L’histoire émouvante d’un enfant vendeur de beignets sur une plage

A l’ombre de la polémique sur les loueurs illégaux de parasols et des retards du tourisme local, un jeune adolescent vendeur de beignets sur une plage de Jijel a ému les Algériens. L’histoire que cet enfant de 15 ans a racontée à la chaîne Youtube Nass Jijel est émouvante.

Portant sur ses bras un plateau de beignets, le jeune adolescent s’est exprimé sur son travail de vendeur de beignets tout en agrémentant ses propos d’une forme de sagesse qui a vite capté l’intérêt et la sympathie de nombreux internautes en Algérie et à l’étranger.

Depuis sa mise en ligne le 20 juillet dernier, la vidéo a été vue plus de 600 000 fois sur la chaîne Ness Jijel. L’adolescent, prénommé Abderrahmane, a suscité un énorme élan de sympathie sur les réseaux sociaux, notamment grâce à sa spontanéité et surtout sa grande générosité en disant qu’il était prêt à offrir gratuitement des beignets aux gens qui n’ont pas de quoi payer.

Abderrahmane connait bien le métier qu’il exerce depuis 5 ans sue cette plage de Jijel. En plus de sa générosité sans limite, son secret réside aussi dans le fait qu’il évite les mauvaises fréquentations et préfère se consacrer à son travail : le jour en vendant des beignets sur les plages, et le soir en vendant des cacahuètes au marché… Abderrahmane ne s’arrête pas donc.

L’un des frères d’Abderrahmane assure que sa famille n’a exercé aucune pression sur l’adolescent pour qu’il se mette à travailler. Il affirme qu’il lui donne de l’argent de poche, tout en soulignant que c’est son jeune frère qui insiste pour exercer le métier de vendeur des beignets préparés par sa mère.

> **ENTRÉES**:

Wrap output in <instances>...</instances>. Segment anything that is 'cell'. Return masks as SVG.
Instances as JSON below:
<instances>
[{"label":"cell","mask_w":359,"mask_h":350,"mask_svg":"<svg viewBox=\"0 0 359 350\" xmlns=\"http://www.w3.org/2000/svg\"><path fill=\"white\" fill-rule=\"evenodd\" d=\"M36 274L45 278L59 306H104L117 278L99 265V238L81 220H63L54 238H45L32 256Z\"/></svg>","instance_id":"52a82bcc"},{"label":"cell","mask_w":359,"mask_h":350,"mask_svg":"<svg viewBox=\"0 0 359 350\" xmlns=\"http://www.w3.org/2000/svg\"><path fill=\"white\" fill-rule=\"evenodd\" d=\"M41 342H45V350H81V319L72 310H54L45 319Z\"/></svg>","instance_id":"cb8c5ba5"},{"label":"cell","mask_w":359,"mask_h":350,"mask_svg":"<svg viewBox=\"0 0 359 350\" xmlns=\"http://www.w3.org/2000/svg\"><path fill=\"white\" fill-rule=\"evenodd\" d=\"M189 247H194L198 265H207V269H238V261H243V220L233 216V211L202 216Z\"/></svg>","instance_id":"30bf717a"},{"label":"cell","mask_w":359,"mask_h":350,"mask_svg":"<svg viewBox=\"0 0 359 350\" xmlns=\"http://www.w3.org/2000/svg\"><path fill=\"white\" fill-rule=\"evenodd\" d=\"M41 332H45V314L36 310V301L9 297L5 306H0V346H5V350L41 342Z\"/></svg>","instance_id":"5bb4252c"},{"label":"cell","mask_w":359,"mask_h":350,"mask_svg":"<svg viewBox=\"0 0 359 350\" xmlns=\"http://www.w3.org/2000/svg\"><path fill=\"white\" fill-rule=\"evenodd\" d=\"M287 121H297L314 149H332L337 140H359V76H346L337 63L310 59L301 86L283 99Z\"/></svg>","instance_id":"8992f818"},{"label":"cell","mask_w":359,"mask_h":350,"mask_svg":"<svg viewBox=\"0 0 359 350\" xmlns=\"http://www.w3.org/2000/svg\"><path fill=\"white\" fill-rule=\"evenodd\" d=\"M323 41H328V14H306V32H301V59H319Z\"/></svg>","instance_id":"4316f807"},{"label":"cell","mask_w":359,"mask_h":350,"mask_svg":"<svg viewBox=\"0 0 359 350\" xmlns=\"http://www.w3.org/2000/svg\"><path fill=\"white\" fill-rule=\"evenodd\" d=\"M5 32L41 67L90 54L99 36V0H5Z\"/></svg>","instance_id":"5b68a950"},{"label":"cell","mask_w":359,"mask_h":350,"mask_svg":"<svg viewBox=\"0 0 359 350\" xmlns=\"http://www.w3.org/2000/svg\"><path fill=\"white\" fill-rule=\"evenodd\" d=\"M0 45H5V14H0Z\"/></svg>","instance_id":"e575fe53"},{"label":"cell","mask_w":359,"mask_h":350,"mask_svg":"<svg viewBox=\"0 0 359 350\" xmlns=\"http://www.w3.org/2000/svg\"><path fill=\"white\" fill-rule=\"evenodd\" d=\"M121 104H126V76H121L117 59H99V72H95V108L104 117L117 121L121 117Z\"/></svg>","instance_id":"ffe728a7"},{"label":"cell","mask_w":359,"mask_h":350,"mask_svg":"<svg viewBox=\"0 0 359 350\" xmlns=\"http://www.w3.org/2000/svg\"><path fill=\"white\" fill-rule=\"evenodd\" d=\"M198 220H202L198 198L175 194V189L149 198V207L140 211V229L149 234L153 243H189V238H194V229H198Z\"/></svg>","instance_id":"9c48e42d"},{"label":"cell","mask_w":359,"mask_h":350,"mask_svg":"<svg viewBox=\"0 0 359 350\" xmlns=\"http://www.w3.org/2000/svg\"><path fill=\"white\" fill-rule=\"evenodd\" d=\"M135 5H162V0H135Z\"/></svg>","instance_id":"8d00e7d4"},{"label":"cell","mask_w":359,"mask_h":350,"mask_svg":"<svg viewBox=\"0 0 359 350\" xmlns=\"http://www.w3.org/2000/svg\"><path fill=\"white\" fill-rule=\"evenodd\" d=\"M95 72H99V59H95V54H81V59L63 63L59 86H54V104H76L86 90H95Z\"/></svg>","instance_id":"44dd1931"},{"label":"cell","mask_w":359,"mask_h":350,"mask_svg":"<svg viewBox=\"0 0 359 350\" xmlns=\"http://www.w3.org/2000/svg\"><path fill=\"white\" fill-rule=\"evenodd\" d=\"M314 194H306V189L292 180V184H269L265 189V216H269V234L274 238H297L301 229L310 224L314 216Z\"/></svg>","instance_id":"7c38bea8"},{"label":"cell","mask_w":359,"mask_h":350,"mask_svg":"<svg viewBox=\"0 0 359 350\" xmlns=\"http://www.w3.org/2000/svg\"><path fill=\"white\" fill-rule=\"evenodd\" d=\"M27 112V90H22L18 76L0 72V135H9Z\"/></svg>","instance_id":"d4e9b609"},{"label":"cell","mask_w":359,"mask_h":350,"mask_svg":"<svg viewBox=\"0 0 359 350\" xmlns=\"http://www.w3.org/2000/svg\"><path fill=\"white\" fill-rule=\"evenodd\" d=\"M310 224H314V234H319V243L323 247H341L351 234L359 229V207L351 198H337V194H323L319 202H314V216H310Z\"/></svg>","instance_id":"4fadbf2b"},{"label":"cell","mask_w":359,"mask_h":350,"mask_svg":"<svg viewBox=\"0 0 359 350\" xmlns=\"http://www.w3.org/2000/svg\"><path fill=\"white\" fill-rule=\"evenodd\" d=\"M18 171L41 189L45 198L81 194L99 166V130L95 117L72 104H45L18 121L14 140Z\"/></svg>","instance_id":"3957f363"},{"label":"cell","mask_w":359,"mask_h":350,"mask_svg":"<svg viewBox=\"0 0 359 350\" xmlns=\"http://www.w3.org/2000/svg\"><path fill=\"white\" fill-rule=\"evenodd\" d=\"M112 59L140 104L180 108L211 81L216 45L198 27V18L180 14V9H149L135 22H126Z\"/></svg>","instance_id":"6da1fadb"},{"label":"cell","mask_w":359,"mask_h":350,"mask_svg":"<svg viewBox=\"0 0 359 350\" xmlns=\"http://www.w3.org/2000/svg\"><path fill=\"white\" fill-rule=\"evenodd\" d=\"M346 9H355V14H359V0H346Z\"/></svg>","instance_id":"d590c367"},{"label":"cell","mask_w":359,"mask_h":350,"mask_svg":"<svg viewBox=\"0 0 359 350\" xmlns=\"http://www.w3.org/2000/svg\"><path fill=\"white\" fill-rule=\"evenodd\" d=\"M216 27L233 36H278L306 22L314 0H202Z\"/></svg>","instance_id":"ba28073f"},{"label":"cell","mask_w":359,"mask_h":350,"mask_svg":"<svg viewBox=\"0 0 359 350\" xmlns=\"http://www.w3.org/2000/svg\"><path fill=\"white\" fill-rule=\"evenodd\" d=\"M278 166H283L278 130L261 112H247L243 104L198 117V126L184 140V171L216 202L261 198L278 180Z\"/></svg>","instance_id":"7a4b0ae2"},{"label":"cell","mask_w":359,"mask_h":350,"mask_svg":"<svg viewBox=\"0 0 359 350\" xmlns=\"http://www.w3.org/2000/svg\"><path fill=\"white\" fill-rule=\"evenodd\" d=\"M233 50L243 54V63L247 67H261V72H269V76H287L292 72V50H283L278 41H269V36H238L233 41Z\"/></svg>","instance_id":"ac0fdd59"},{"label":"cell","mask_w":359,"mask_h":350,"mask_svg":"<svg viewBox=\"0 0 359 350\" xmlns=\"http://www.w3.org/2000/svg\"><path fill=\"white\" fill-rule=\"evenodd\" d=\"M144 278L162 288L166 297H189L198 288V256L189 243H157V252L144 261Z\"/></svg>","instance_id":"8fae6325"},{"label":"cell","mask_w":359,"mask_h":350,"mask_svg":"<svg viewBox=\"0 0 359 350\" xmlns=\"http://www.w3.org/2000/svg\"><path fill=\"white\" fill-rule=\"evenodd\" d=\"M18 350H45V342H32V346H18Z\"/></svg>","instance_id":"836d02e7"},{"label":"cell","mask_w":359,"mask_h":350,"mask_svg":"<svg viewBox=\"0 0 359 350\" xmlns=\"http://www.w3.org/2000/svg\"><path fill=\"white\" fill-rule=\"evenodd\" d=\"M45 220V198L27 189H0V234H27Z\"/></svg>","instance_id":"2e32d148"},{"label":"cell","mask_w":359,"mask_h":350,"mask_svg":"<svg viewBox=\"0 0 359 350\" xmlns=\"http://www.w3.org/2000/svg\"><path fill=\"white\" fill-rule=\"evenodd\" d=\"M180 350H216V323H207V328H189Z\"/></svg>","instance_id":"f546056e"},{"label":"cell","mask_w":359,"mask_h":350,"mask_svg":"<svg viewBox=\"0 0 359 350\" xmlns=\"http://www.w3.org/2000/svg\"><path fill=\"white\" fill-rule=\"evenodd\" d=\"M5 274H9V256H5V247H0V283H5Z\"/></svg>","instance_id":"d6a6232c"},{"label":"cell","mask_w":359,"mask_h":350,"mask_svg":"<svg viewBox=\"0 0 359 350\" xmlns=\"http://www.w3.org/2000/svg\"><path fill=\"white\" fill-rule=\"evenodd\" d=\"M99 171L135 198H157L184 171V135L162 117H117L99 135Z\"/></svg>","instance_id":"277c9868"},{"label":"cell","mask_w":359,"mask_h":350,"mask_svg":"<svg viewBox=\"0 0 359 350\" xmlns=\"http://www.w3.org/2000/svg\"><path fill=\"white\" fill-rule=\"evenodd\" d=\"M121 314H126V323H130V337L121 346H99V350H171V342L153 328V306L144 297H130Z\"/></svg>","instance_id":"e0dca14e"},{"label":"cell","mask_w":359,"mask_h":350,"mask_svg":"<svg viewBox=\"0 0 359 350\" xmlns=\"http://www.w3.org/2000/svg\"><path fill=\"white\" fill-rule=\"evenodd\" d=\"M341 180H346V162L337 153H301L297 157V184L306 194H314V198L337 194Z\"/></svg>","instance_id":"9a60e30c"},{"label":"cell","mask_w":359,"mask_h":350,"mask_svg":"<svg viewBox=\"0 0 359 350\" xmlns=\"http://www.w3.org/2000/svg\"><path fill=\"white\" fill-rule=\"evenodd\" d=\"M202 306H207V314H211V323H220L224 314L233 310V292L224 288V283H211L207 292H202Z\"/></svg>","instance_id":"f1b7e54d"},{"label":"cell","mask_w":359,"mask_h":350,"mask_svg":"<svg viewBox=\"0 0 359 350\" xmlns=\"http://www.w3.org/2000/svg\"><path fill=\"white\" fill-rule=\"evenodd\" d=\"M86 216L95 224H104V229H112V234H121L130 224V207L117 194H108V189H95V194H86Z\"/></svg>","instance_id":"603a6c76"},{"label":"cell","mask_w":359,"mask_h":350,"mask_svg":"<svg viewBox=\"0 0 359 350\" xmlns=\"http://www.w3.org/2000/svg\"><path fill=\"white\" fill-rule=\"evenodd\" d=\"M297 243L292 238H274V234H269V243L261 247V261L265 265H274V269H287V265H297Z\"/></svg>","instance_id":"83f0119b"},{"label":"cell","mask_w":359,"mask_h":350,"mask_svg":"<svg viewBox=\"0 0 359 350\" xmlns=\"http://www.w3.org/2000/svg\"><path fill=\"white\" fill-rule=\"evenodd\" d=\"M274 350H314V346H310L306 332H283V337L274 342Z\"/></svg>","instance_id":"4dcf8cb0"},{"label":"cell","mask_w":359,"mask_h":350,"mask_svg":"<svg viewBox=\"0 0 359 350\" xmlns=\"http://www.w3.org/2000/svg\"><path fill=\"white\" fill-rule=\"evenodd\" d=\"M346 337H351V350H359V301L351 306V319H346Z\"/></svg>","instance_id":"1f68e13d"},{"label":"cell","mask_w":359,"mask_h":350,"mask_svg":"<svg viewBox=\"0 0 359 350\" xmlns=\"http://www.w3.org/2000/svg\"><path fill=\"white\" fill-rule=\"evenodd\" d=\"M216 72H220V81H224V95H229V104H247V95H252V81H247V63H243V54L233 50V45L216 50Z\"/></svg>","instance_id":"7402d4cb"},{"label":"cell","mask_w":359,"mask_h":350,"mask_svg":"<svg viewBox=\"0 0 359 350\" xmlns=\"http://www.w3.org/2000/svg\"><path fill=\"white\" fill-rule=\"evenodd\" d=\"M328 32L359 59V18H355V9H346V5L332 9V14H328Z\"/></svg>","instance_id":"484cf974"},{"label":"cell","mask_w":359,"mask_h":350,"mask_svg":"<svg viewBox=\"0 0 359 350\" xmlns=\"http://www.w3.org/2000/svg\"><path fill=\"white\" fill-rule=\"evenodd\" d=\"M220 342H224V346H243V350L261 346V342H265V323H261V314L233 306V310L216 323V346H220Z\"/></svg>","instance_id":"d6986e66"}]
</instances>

> **CONSIGNES ET EXIGENCES**:
D'après l'extrait du document, qui prépare les beignets que vend Abderrahmane ?

> **RÉSULTAT OBTENU**:
Sa mère.